À l’aube, les passants pouvaient lire cette proclamation sur tous les murs. Elle était de bonne encre et de provocation grossière, digne en tout point de la signature Morny ou Saint-Arnaud. Un seul défaut, c’est qu’elle annonçait un triomphe qui ne vint pas. En place de la victoire, c’est la défaite que les bandits et les fourbes eurent à enregistrer.

À Montmartre, les troupes, 3,000 hommes, conduites par les généraux Susbielle, Lecomte et Palurel, avaient bien pu gravir les pentes, enlever les sentinelles, abattre deux ou trois gardes nationaux surpris et un instant mettre la main sur les pièces. Mais au bruit de la fusillade, les gardes nationaux de la Butte, les habitants s’étaient réveillés. Hommes, femmes, enfants descendaient dans la rue, entraient en contact direct avec la troupe, la pressant, l’enveloppant, la désarmant, la convainquant qu’elle ne pouvait tirer sur le peuple. Et alors ce fait étrange s’était produit : les soldats du 88e de ligne s’étaient retournés contre leurs chefs, les avaient fait prisonniers et, crosse en l’air, avaient fraternisé avec la foule. Fédérés, soldats, hommes et femmes se serraient les mains, s’enlaçaient, s’embrassaient en pleurant : ce fut une minute inoubliable.

DONNÉES ENREGISTRÉES:

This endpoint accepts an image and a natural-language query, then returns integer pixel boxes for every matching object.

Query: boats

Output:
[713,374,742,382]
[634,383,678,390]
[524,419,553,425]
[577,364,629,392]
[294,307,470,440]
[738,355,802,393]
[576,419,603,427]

CONSIGNES DE TRAVAIL:
(A) Dans le récit des événements de Montmartre, quel régiment voit ses soldats se retourner contre leurs chefs ?
(B) Prolongez le récit des événements de Montmartre au-delà de sa dernière phrase.

RÉSULTATS:
(A) Le 88e de ligne.

(B)
Ainsi, victorieux à 3 heures, Lecomte était à 8 heures vaincu et prisonnier. Son chef, Susbielle, qui n’avait su ou voulu lui prêter main-forte en temps utile, dégringolait avec ses propres bataillons les pentes de la Butte et se repliait sur la ligne des boulevards extérieurs. Les canons abandonnés restaient au peuple qui les réinstallait, triomphant, sur les hauteurs.

Au bas de la rue Houdon, les chasseurs à cheval refusaient également de charger la foule. À 9 heures, Vinoy, qui prudemment surveillait les opérations sur le boulevard de Clichy, sonnait la retraite, perdant en route son képi, dit-on. C’était la débâcle.

Les choses se passèrent à peu près de même du côté de Belleville, avec celle différence que le général Faron, plus prudent que Susbielle et Lecomte, n’engagea pas ses troupes à fond et put se retirer sans laisser de transfuges dans les rangs populaires.

Dès 9 heures, Thiers, en permanence à l’État-Major, savait la fatale nouvelle, l’insuccès, l’échec sur toute la ligne. Dès lors, la journée lui parut irrémédiablement compromise. Seulement, en homme de décision prompte qu’il était tout au moins, son parti fut pris incontinent. Ce parti consistait à abandonner Paris de suite, à sortir de l’enceinte, entraînant derrière sa personne généraux, ministres, fonctionnaires. Il le fallait. Il fallait surtout, sans perdre une minute, donner de l’air aux régiments, si on ne voulait s’exposer à les voir fondre comme neige au soleil, se dissoudre dans le milieu agité et brûlant qu’était Paris, rejoindre dans la rébellion le 88e. La laisser dans la fournaise, c’était pousser soi-même l’armée à faire cause commune avec le peuple.

Cette conception d’une retraite, en vue de la préparation d’un retour offensif, était du reste familière au chef de l’Exécutif. Au 24 février 48, il en avait soumis le plan au roi Louis-Philippe qui refusa. Depuis, l’exemple du maréchal Windichgraetz, sortant de Vienne et y rentrant victorieusement quelque temps après, était venu fortifier la bonne opinion qu’il avait de cette tactique.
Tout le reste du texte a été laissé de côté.